CRI- Türkçe öğrenmeye ne zaman ve nasıl karar verdiniz?
S.R.- Aslında benim, çocukluğumdan beri Türkiye'ye karşı bir ilgim var. Çünkü tarihi seviyorum. Bildiğiniz gibi Çinliler ve Türkler arasında tarih boyunca uzun bir bağımız vardı. Kavga var, dostluk var, hatta kız alıp verme de var. Bu da bizim ne kadar yakın ilişkilerimiz olduğunu gösteriyor. Üniversiteyi Pekin Üniversitesi'nde okumaya başladım, 1983 yılında. O tarihte ben Arap Dili ve Edebiyatı Anabilim Dalı'nda okumaya başladım. 1985 yılında, zamanın hükümeti Türkiye ile ilişkileri arttırmak amacıyla, ilgili üniversitelerden öğrenci göndermeye başladı Türkiye'ye. Tabii şansımdı, Türkiye çıktı, seçildim. O zaman, 1985 yılında Çin hükümetinin bursuyla Türkiye'ye gönderildim.

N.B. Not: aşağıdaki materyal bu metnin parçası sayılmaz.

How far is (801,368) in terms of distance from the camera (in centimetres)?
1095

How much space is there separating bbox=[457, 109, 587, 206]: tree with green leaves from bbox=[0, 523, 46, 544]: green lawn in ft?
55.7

CRI- Türkiye'de hangi üniversitede eğitim aldınız?
S.R.- Ben, her şeyden önce orada Ankara Üniversitesi'nde Türkçe Öğretim Merkezi'nde yani TÖMER'de dil eğitimi aldım. Altı ay Türkçe olarak okudum. Sonra üniversiteye girdim. 1986 ile 1990 yılları arasında dört yıllık bir üniversite hayatımı orada sürdürdüm. Ankara Üniversitesi Dil ve Tarih Coğrafya Fakültesi Tarih Bölümü'nde okudum.
CRI- Sizin gibi Çinli arkadaşlarınız var mıydı o dönemde üniversitede?
S.R.- İlgili üniversitelerden seçilen bir grup olarak gittik. Zannediyorum on öğrenci olarak gittik. Tabii kimin ileride gazeteci olacağı, kimin ilerde diplomat olacağı, kimin hocalık yapacağı gibi daha hayal kuruyorduk.
CRI- Ankara'ya gittiniz; çok farklı bir ülke, çok farklı bir coğrafya. İlk hissettiğiniz duygu neydi?
S.R.- Tabii, gerçekten çok uzaktı. O zaman direkt uçuş yoktu Türkiye ile Çin arasında. Biz, Pakistan üzerinden gittik. İki günde ancak gidebildik. Tabii bir mola olarak, Karaçi'de kaldık. İlk indiğimizde, her taraf yabancıydı. Ama, her tarafta sıcaklık ve dostluk havası vardı. Çünkü, Ankara Üniversitesi'nden karşılandığımız için biz, hiç yabancılık çekmedik. Türkler çok dostluk gösteriyordu biz öğrencilere. İnsan, tabii dil yabancı olduğu için, yabancılık çekiyor. Biz, o zaman gençtik. Tabii ailemizi, evimizi özlüyorduk ama üniversiteye girince, Türk öğrencilerle kaynaşınca artık bir aile olarak yaşamaya başlamıştık.
CRI- Türklerin size ilk soruları ne oldu? Göz yapınız Uzakdoğudan olduğunuzun ipucunu veriyor ama sizin hangi ülkeden ve nasıl bir kültürden geldiğinizi merak ediyorlar mıydı?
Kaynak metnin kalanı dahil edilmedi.